• _GOAL OF THE EXERCISE_:
Your response should contain each line of the data that includes "Average".

• _SOURCE DATA_:

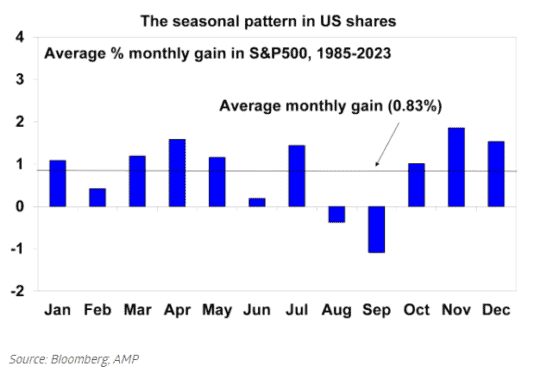 The seasonal pattern in US shares

Average % monthly gain in S&P500, 1985-2023

Average monthly gain (0.83%)

4
3
2
1
0
-1
-2

Jan Feb Mar Apr May Jun Jul Aug Sep Oct Nov Dec

Source: Bloomberg, AMP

• _SOLUTION FOR THIS TASK_:
Average % monthly gain in S&P500, 1985-2023
Average monthly gain (0.83%)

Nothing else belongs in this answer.